Floorcloths or "Oylcloths" are first mentioned in Britain in the beginning of
the eighteenth century. They were painted by humble housepainters and often
offered in the classical designs used for marble floors by the fashionable
architects of the day.
Originally hand painted and stenciled, by the middle of the 18th century
floorcloths began to be printed with hand held wooden blocks. The trade had
become a proper industry with factories springing up in ports such as Dundee and
Bristol as well as London, where the looms used for the weaving of sail cloth
were also used to weave the great widths necessary to cover a large floor
without any seams.
In colonial times, for those who were not able, or did not choose, to import
their carpets, there were several alternate solutions, the most attractive of
which were floorcloths. Floorcloth's were made of canvas cloth, sail cloth or
some other sturdy cloth covered with several coats of paint for durability.

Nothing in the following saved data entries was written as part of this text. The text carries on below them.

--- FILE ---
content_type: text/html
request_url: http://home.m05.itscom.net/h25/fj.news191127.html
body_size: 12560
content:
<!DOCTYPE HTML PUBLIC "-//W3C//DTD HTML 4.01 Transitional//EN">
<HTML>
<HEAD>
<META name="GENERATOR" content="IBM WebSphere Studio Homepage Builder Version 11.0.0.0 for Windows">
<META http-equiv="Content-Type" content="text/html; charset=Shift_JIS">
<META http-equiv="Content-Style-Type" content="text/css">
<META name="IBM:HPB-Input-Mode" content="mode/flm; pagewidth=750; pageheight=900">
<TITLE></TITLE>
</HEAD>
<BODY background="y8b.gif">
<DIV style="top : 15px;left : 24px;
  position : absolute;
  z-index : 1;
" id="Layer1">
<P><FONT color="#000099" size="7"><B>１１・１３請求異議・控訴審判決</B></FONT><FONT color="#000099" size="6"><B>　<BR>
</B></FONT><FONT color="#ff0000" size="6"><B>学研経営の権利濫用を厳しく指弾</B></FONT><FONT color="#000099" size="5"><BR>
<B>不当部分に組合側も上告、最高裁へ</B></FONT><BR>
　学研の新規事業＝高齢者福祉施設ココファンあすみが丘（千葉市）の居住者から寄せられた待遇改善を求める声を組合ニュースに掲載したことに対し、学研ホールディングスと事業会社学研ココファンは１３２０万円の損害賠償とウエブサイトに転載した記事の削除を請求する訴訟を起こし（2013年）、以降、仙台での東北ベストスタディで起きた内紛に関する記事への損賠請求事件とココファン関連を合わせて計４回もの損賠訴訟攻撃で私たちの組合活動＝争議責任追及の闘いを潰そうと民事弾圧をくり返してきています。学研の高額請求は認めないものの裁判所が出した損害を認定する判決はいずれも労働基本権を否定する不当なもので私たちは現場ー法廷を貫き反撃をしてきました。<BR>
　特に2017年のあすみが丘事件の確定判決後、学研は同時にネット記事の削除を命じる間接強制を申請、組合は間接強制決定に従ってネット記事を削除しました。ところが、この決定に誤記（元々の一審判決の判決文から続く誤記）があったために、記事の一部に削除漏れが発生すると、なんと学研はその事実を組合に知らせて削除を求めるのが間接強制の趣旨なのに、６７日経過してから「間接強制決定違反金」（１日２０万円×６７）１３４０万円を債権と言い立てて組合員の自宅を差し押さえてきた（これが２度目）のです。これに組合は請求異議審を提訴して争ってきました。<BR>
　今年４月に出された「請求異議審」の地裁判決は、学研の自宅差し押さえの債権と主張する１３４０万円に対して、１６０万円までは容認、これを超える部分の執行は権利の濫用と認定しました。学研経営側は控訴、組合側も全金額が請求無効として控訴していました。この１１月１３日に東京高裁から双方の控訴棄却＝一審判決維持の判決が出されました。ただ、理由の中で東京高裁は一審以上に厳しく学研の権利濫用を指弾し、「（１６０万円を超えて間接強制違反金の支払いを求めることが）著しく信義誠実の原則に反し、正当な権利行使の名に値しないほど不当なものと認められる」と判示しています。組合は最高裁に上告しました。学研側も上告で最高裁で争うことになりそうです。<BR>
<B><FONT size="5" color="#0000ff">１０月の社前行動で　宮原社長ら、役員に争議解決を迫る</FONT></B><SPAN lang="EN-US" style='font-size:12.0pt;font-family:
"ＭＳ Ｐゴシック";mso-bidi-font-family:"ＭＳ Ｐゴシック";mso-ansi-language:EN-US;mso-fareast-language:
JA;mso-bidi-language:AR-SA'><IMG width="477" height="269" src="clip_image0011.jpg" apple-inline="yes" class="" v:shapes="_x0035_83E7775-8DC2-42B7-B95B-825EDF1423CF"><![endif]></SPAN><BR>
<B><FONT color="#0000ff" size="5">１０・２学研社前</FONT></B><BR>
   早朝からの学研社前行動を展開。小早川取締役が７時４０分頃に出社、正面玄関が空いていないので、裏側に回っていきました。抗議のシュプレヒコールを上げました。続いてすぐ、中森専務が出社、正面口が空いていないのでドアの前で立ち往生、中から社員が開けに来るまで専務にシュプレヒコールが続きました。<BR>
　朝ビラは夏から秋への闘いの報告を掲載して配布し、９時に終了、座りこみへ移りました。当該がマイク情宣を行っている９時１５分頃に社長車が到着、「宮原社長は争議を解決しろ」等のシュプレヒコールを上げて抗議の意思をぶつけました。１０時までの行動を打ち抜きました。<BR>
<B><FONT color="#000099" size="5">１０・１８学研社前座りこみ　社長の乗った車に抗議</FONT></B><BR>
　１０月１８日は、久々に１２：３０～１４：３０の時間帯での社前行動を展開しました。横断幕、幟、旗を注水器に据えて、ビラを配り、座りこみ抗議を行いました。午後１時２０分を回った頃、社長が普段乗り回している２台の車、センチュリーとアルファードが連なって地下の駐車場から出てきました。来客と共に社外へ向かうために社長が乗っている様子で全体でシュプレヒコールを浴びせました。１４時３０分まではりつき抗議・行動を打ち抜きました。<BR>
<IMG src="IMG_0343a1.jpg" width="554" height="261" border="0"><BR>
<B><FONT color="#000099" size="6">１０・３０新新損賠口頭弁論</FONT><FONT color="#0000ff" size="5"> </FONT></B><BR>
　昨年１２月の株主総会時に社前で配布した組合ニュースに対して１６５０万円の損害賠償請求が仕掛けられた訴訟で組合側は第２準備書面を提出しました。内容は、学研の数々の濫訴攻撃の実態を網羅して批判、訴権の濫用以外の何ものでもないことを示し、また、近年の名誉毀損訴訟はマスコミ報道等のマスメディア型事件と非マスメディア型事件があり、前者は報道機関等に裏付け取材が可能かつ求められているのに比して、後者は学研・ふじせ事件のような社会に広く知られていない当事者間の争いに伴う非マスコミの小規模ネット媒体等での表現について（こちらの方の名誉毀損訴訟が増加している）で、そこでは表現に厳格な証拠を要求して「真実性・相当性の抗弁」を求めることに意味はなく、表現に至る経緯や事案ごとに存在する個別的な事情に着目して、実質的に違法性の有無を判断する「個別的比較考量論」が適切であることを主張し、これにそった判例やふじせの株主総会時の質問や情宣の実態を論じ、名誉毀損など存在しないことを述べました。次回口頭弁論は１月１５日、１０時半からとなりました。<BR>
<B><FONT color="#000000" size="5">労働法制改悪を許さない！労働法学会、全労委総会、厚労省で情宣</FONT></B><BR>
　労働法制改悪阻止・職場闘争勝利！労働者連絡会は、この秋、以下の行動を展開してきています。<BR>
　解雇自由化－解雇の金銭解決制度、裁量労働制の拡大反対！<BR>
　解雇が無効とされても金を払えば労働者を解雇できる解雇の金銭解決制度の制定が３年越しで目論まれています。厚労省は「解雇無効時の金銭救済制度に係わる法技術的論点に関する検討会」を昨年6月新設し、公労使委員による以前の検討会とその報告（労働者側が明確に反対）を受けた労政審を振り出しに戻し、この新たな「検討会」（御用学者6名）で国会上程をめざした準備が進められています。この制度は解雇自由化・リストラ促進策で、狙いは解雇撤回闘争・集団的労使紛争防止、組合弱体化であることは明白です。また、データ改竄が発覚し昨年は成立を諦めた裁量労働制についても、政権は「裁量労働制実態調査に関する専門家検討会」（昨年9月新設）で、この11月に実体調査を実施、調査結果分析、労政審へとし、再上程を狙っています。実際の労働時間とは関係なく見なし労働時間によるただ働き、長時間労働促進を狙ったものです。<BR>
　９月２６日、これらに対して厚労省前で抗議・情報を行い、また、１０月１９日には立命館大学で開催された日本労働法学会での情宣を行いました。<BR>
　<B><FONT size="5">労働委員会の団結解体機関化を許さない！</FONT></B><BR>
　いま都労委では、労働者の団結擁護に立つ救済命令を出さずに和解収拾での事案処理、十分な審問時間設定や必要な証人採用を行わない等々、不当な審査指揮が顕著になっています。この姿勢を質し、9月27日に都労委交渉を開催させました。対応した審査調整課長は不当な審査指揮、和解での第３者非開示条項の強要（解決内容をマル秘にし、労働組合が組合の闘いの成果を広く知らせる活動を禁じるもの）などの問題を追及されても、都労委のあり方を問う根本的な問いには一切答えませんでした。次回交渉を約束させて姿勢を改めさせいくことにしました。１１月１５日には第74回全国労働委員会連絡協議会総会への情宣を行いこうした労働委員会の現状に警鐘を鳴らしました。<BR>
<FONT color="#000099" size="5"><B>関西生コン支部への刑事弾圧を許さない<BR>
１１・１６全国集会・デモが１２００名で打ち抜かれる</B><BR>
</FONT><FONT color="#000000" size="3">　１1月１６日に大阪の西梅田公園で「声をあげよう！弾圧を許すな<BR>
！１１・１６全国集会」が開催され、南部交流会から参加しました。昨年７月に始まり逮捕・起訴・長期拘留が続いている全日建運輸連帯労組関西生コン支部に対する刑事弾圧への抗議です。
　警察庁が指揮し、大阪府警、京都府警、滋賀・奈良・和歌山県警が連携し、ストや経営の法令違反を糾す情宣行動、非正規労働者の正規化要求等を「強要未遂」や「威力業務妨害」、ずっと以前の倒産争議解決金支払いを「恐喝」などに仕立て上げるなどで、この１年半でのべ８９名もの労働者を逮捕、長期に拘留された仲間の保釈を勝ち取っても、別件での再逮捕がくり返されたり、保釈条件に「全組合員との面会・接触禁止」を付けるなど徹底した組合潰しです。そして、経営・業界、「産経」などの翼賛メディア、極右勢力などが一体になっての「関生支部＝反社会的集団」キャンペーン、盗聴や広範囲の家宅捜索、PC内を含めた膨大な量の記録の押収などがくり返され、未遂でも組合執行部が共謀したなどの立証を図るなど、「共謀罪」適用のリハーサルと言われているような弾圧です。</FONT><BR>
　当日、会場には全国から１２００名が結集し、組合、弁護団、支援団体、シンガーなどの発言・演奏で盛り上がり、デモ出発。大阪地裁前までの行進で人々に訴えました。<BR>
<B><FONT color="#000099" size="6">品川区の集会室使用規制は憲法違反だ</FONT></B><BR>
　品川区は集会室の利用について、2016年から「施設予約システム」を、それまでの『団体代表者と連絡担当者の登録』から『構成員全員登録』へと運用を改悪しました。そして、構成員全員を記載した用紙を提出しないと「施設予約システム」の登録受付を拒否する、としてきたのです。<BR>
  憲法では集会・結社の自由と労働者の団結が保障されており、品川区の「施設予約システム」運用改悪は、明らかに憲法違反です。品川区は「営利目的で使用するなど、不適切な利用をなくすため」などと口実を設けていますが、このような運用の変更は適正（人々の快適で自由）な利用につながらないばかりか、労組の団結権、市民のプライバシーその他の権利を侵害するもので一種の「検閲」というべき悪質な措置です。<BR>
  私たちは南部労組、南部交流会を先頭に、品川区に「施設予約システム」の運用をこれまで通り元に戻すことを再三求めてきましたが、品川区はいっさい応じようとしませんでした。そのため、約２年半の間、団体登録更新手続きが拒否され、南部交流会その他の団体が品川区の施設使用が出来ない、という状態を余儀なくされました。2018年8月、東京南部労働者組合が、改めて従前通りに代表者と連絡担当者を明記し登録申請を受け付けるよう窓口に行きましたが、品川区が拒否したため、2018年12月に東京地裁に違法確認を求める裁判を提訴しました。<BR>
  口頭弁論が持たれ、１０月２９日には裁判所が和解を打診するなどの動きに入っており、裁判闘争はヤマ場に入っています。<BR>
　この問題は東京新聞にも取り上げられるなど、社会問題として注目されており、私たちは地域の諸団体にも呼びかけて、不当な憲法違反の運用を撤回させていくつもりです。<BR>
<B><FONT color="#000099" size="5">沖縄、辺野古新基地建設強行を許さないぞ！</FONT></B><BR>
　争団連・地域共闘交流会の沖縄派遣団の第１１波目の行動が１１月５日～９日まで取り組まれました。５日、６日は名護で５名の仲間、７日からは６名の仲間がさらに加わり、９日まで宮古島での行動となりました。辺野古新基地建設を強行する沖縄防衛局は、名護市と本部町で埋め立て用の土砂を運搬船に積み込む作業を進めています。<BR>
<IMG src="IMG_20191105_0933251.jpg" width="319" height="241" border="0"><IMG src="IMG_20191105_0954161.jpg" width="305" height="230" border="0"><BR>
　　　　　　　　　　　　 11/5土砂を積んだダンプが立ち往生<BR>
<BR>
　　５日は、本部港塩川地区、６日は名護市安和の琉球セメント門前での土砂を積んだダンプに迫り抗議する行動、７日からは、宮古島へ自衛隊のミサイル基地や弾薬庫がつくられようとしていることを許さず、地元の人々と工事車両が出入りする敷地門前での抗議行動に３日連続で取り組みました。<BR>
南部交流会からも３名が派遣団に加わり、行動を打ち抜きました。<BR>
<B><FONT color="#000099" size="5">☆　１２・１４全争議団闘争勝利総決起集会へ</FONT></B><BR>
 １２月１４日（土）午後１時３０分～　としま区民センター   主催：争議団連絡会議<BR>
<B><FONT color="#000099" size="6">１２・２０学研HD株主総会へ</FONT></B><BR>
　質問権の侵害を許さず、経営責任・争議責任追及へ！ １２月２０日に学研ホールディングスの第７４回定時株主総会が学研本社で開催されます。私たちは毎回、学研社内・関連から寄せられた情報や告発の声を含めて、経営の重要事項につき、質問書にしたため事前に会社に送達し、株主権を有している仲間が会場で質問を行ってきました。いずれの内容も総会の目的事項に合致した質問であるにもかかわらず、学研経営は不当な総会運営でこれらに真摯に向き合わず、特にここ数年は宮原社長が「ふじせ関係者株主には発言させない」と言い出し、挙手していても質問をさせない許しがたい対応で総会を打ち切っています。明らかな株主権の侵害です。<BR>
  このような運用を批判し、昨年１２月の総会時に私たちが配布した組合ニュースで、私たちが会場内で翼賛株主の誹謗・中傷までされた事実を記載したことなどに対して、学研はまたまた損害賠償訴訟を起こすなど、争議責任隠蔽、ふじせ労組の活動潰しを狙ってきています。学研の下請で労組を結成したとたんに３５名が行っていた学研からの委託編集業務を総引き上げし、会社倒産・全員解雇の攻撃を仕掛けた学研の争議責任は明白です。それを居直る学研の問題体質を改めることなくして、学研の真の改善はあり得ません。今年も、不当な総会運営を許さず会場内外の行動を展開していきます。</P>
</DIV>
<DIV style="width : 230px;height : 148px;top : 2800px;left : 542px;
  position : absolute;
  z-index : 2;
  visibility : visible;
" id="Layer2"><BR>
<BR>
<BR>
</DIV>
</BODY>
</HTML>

The apogee of floorcloth manufacture was perhaps around the turn of the 18th
and 19th centuries, when many great houses ordered floorcloths for their
entrance halls. At this time companies such as SMITH and BABER of Knightsbridge
did a considerable trade not only in Britain but also abroad, particularly to
America. Although there soon sprung up an American Floorcloth industry to rival
the British, floorcloths continued to be imported to America such as the rare
example still preserved in situ in Natchez, Mississippi, imported in 1849.
The trade continued to flourish throughout the 18th century but the patenting of
linoleum by Frederick Walton in 1860 proved to be a blow from which the industry
was never to recover.
This once flourishing industry has been all but forgotten, mainly because so few
examples have survived. In Britain there are only fragments preserved at Calke
Abbey. American floorcloths survive not only in Natchez but in Colonial
Williamsburg. Perhaps the oldest cloth surviving in situ is the charming
floorcloth in the Swedish Royal Palace of Tullgarn, dating from 1800. This cloth
is not factory manufactured but painted as a one-off. Its existance suggests
that perhaps other cloths were also painted for European palaces at this period.